The game's source is available at http://github.com/amweeden06/SRSem-Project-2009/tree/master/Source/

Hackathon

Getting Started

github is the source code control of choice for this project. Below are the instructions for downloading the source code from github:

  1. Set up an account at github (it's free)
  2. Let me know your username once you have created an account so I can add you to the contributors list
  3. On a shell, type the following:
$ mkdir Sewers
$ cd Sewers
$ git init
$ git config user.name <your git username>
$ git config user.email <your email>
$ git remote add origin git@github.com:amweeden06/SRSem-Project-2009.git
$ git pull origin master
$ cd Source/ACL
  1. You should now be in the directory with the source code. To build, type
$ make
  1. This will make an executable called Sewers. To run, type
$ ./Sewers

Tasks

Here are some of the things that the game needs. I've broken them down into small, medium, and big based on how long I think they'll take. Let me know if you'd like a better description of any of these, or if you have other ideas!

Medium

  1. Get a mechanism working for saving and loading game states. This will likely take place in the file GameEngine.cpp.
  2. Right now there is a mechanism in place for loading a "room file", which describes the circuit of a given room (e.g.
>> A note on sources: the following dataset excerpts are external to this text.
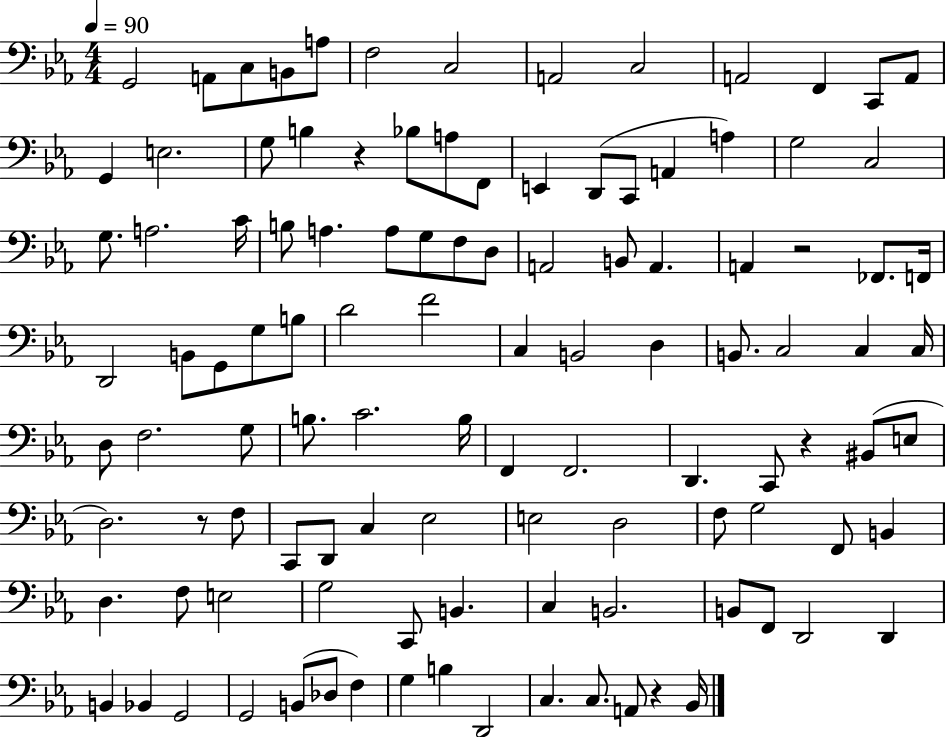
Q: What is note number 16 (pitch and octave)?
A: G3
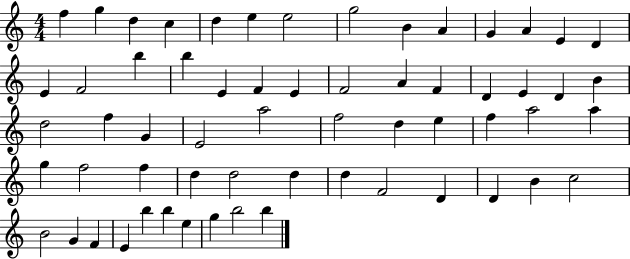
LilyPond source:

{
  \clef treble
  \numericTimeSignature
  \time 4/4
  \key c \major
  f''4 g''4 d''4 c''4 | d''4 e''4 e''2 | g''2 b'4 a'4 | g'4 a'4 e'4 d'4 | \break e'4 f'2 b''4 | b''4 e'4 f'4 e'4 | f'2 a'4 f'4 | d'4 e'4 d'4 b'4 | \break d''2 f''4 g'4 | e'2 a''2 | f''2 d''4 e''4 | f''4 a''2 a''4 | \break g''4 f''2 f''4 | d''4 d''2 d''4 | d''4 f'2 d'4 | d'4 b'4 c''2 | \break b'2 g'4 f'4 | e'4 b''4 b''4 e''4 | g''4 b''2 b''4 | \bar "|."
}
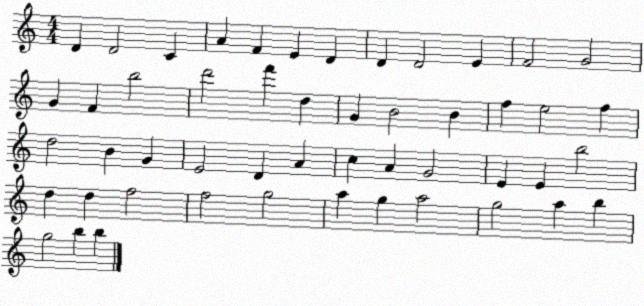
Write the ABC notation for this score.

X:1
T:Untitled
M:4/4
L:1/4
K:C
D D2 C A F E D D D2 E F2 G2 G F b2 d'2 f' d G B2 B f e2 f d2 B G E2 D A c A G2 E E b2 d d f2 f2 g2 a g a2 g2 a b g2 b b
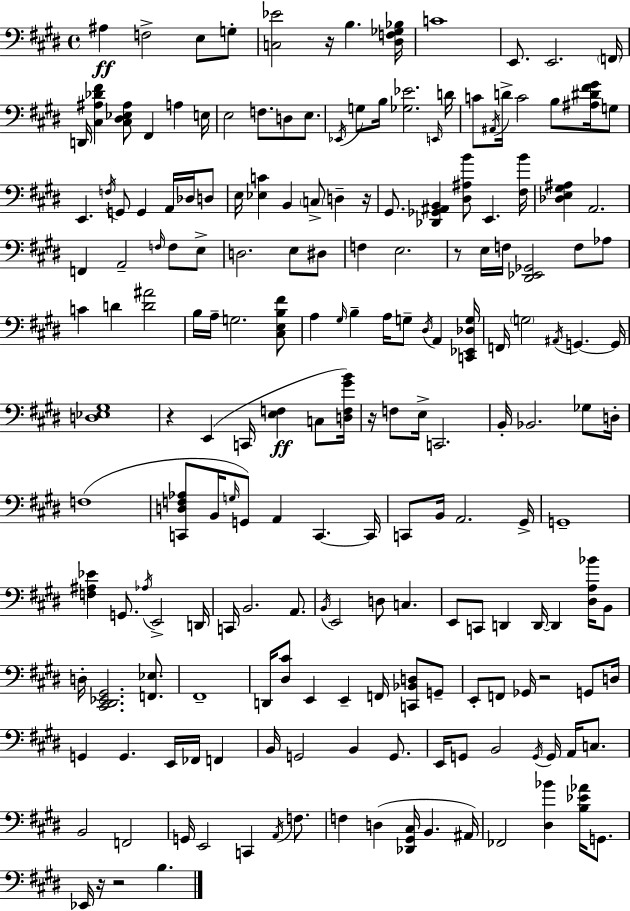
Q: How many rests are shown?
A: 8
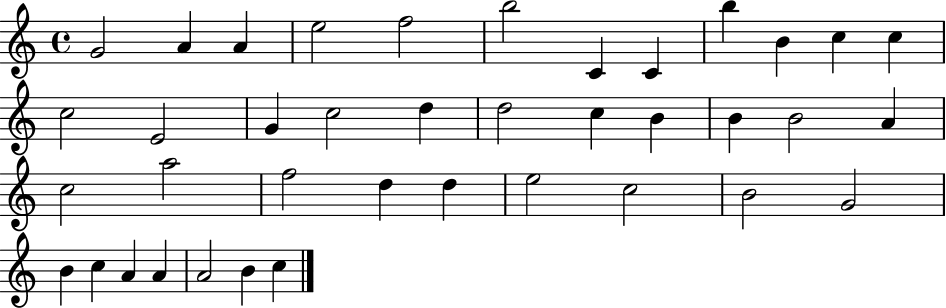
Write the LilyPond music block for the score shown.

{
  \clef treble
  \time 4/4
  \defaultTimeSignature
  \key c \major
  g'2 a'4 a'4 | e''2 f''2 | b''2 c'4 c'4 | b''4 b'4 c''4 c''4 | \break c''2 e'2 | g'4 c''2 d''4 | d''2 c''4 b'4 | b'4 b'2 a'4 | \break c''2 a''2 | f''2 d''4 d''4 | e''2 c''2 | b'2 g'2 | \break b'4 c''4 a'4 a'4 | a'2 b'4 c''4 | \bar "|."
}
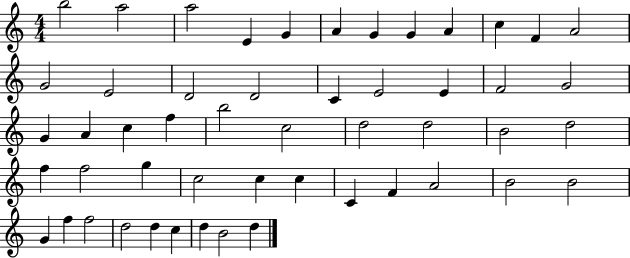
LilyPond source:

{
  \clef treble
  \numericTimeSignature
  \time 4/4
  \key c \major
  b''2 a''2 | a''2 e'4 g'4 | a'4 g'4 g'4 a'4 | c''4 f'4 a'2 | \break g'2 e'2 | d'2 d'2 | c'4 e'2 e'4 | f'2 g'2 | \break g'4 a'4 c''4 f''4 | b''2 c''2 | d''2 d''2 | b'2 d''2 | \break f''4 f''2 g''4 | c''2 c''4 c''4 | c'4 f'4 a'2 | b'2 b'2 | \break g'4 f''4 f''2 | d''2 d''4 c''4 | d''4 b'2 d''4 | \bar "|."
}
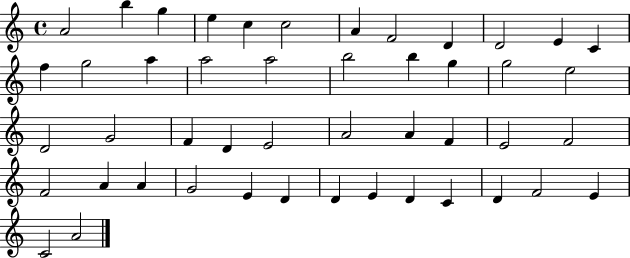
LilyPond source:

{
  \clef treble
  \time 4/4
  \defaultTimeSignature
  \key c \major
  a'2 b''4 g''4 | e''4 c''4 c''2 | a'4 f'2 d'4 | d'2 e'4 c'4 | \break f''4 g''2 a''4 | a''2 a''2 | b''2 b''4 g''4 | g''2 e''2 | \break d'2 g'2 | f'4 d'4 e'2 | a'2 a'4 f'4 | e'2 f'2 | \break f'2 a'4 a'4 | g'2 e'4 d'4 | d'4 e'4 d'4 c'4 | d'4 f'2 e'4 | \break c'2 a'2 | \bar "|."
}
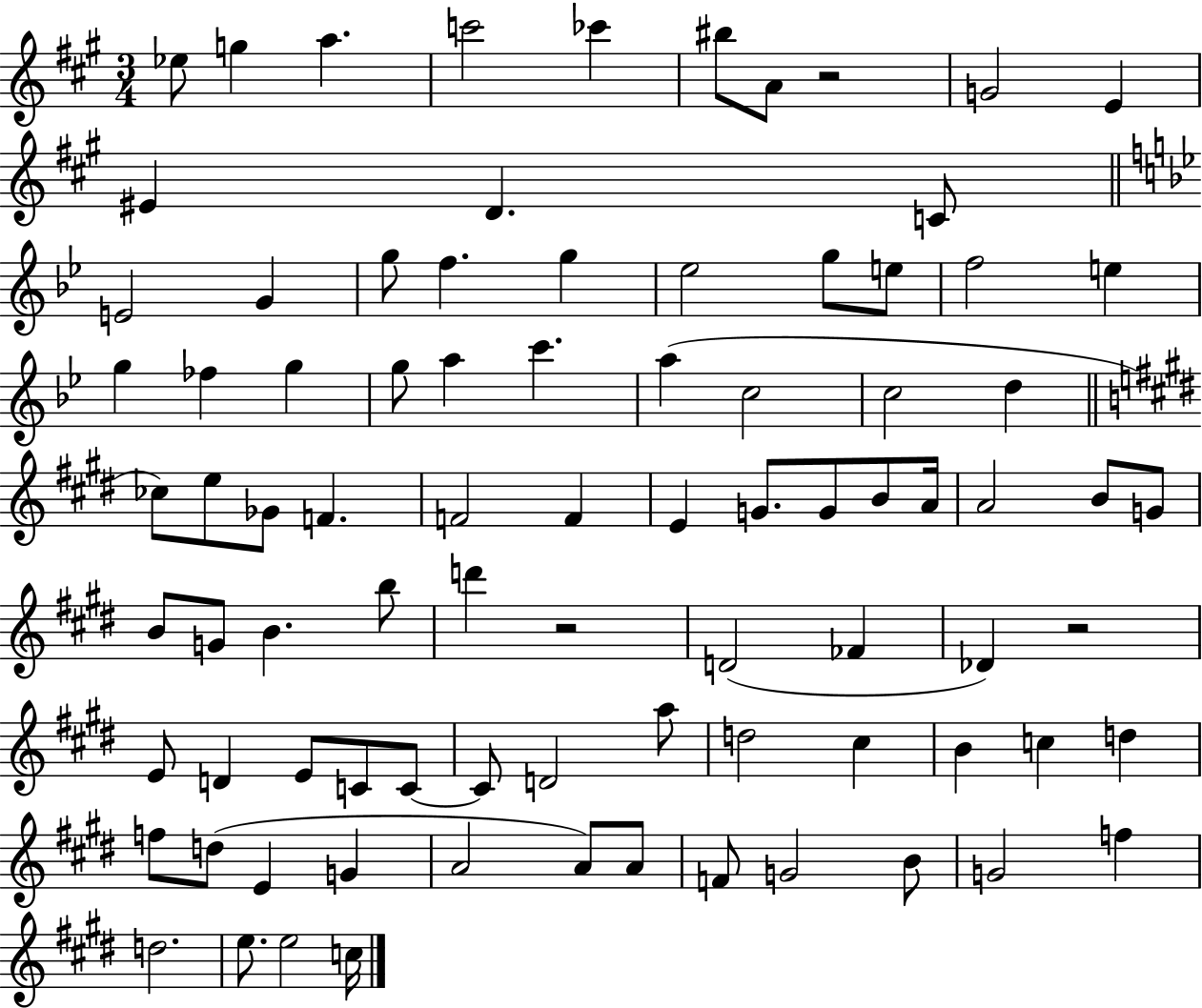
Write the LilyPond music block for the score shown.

{
  \clef treble
  \numericTimeSignature
  \time 3/4
  \key a \major
  ees''8 g''4 a''4. | c'''2 ces'''4 | bis''8 a'8 r2 | g'2 e'4 | \break eis'4 d'4. c'8 | \bar "||" \break \key bes \major e'2 g'4 | g''8 f''4. g''4 | ees''2 g''8 e''8 | f''2 e''4 | \break g''4 fes''4 g''4 | g''8 a''4 c'''4. | a''4( c''2 | c''2 d''4 | \break \bar "||" \break \key e \major ces''8) e''8 ges'8 f'4. | f'2 f'4 | e'4 g'8. g'8 b'8 a'16 | a'2 b'8 g'8 | \break b'8 g'8 b'4. b''8 | d'''4 r2 | d'2( fes'4 | des'4) r2 | \break e'8 d'4 e'8 c'8 c'8~~ | c'8 d'2 a''8 | d''2 cis''4 | b'4 c''4 d''4 | \break f''8 d''8( e'4 g'4 | a'2 a'8) a'8 | f'8 g'2 b'8 | g'2 f''4 | \break d''2. | e''8. e''2 c''16 | \bar "|."
}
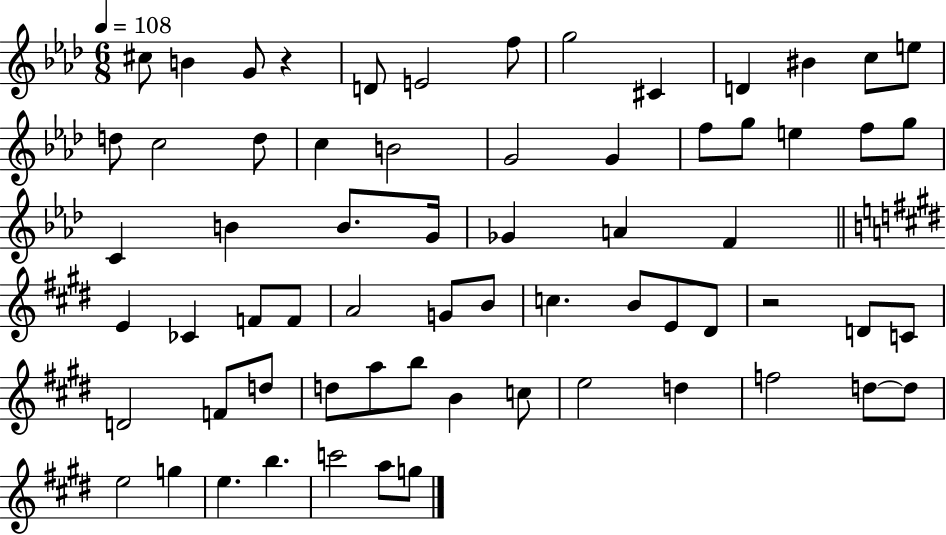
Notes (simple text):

C#5/e B4/q G4/e R/q D4/e E4/h F5/e G5/h C#4/q D4/q BIS4/q C5/e E5/e D5/e C5/h D5/e C5/q B4/h G4/h G4/q F5/e G5/e E5/q F5/e G5/e C4/q B4/q B4/e. G4/s Gb4/q A4/q F4/q E4/q CES4/q F4/e F4/e A4/h G4/e B4/e C5/q. B4/e E4/e D#4/e R/h D4/e C4/e D4/h F4/e D5/e D5/e A5/e B5/e B4/q C5/e E5/h D5/q F5/h D5/e D5/e E5/h G5/q E5/q. B5/q. C6/h A5/e G5/e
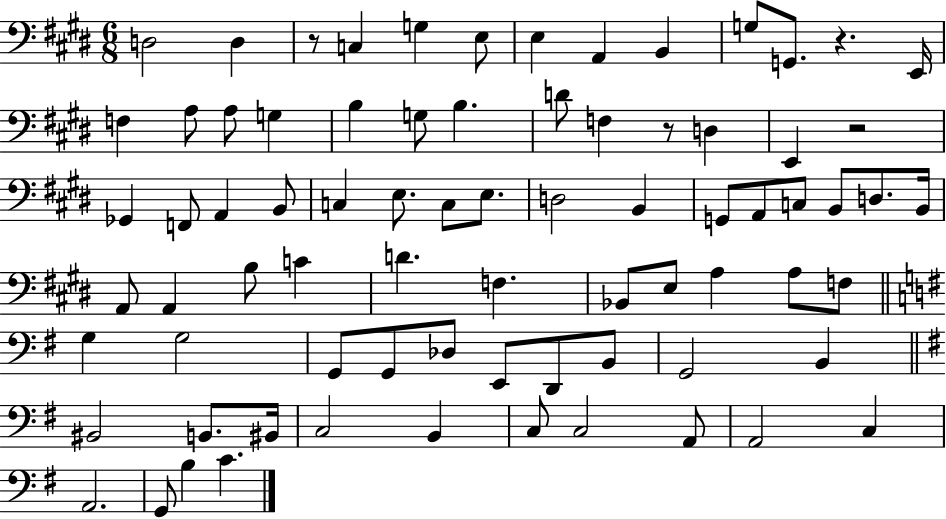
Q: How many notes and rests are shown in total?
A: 77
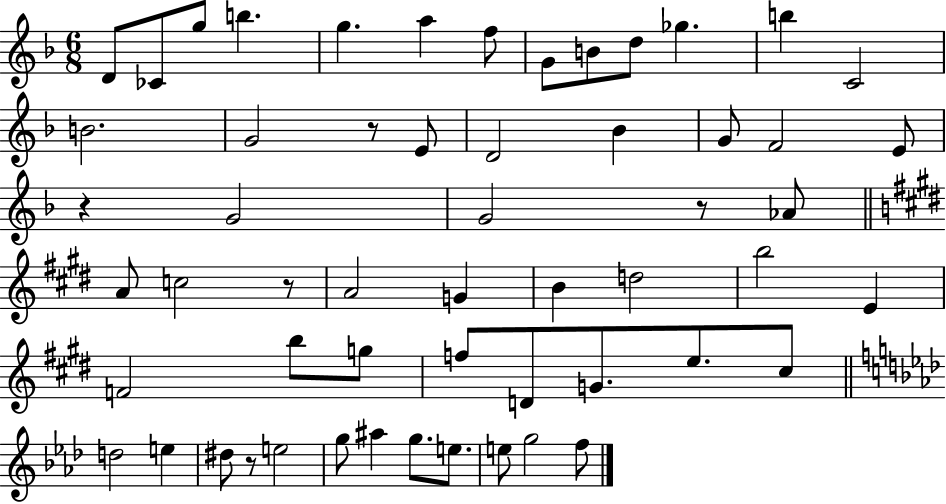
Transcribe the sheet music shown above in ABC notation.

X:1
T:Untitled
M:6/8
L:1/4
K:F
D/2 _C/2 g/2 b g a f/2 G/2 B/2 d/2 _g b C2 B2 G2 z/2 E/2 D2 _B G/2 F2 E/2 z G2 G2 z/2 _A/2 A/2 c2 z/2 A2 G B d2 b2 E F2 b/2 g/2 f/2 D/2 G/2 e/2 ^c/2 d2 e ^d/2 z/2 e2 g/2 ^a g/2 e/2 e/2 g2 f/2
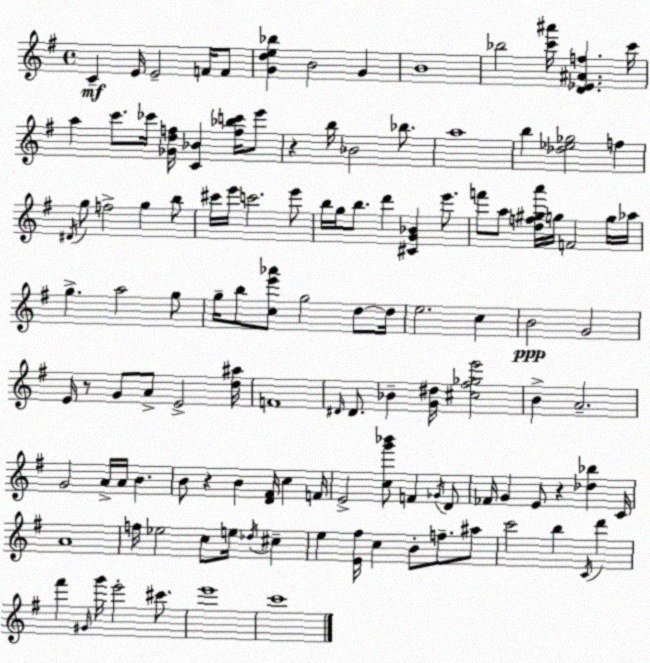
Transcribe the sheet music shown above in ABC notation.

X:1
T:Untitled
M:4/4
L:1/4
K:Em
C E/4 E2 F/4 F/2 [Gde_b] B2 G B4 _b2 [c'^a']/4 [D_E^Af] c'/4 a c'/2 _c'/4 [_Gdf]/4 [C_B] [f_bc']/4 e'/2 z b/4 _B2 _b/2 a4 b [_d_e_g]2 f ^D/4 g/2 f2 g b/2 ^c'/4 e'/4 c'2 e'/2 b/4 g/4 b/2 d' [^CG_B] e'/2 f'/2 a/2 [df^ga']/4 g/4 F2 g/4 _a/4 g a2 g/2 g/4 b/2 [ce'_a']/2 g2 d/2 d/4 e2 c B2 G2 E/4 z/2 G/2 A/2 E2 [d^a]/4 F4 ^D/4 ^D/2 _B [G^d]/4 [^c^f_ge']2 B A2 G2 A/4 A/4 B B/2 z B [D^F]/4 c F/4 E2 [cg'_b']/2 F _G/4 D/2 _F/4 G E/2 z [_d_b] C/4 A4 f/4 _e2 c/2 e/4 _d/4 ^c e [E^f]/4 c B/2 f/2 ^a/2 c'2 b C/4 d' ^f' ^G/4 g'/4 e'2 ^c'/2 e'4 c'4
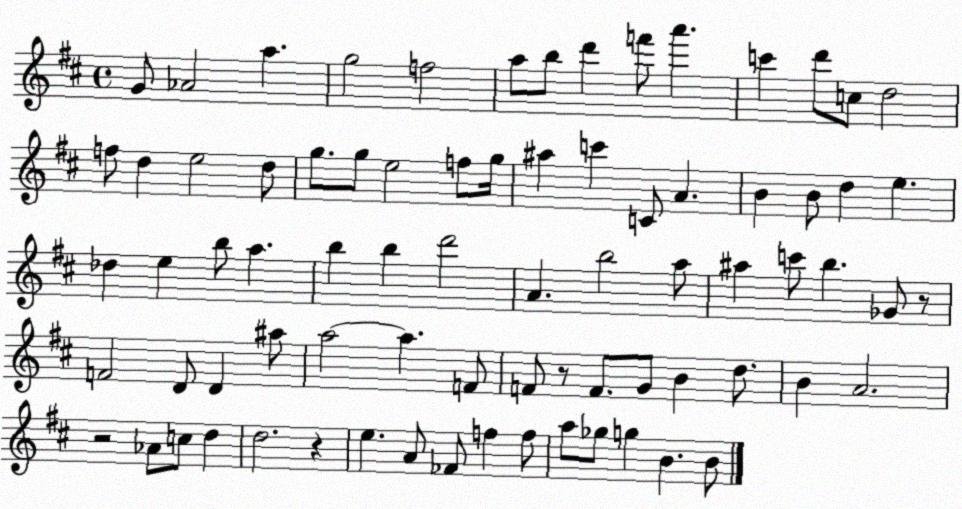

Room1.sew). Get a mechanism working to load a series of rooms as the player progresses through the game.
  3. Implement statistics collection, specifically for:
  • Number of rooms completed
  • Number of blueprints collected
  • Number of steps taken per room
  • Time?

Big

  1. I envisioned the player interacting with the computer in the top right corner of the room as follows: when the player completes the room, a truth table of the room is presented to the player to be filled out. Get this interface working or come up with a better one.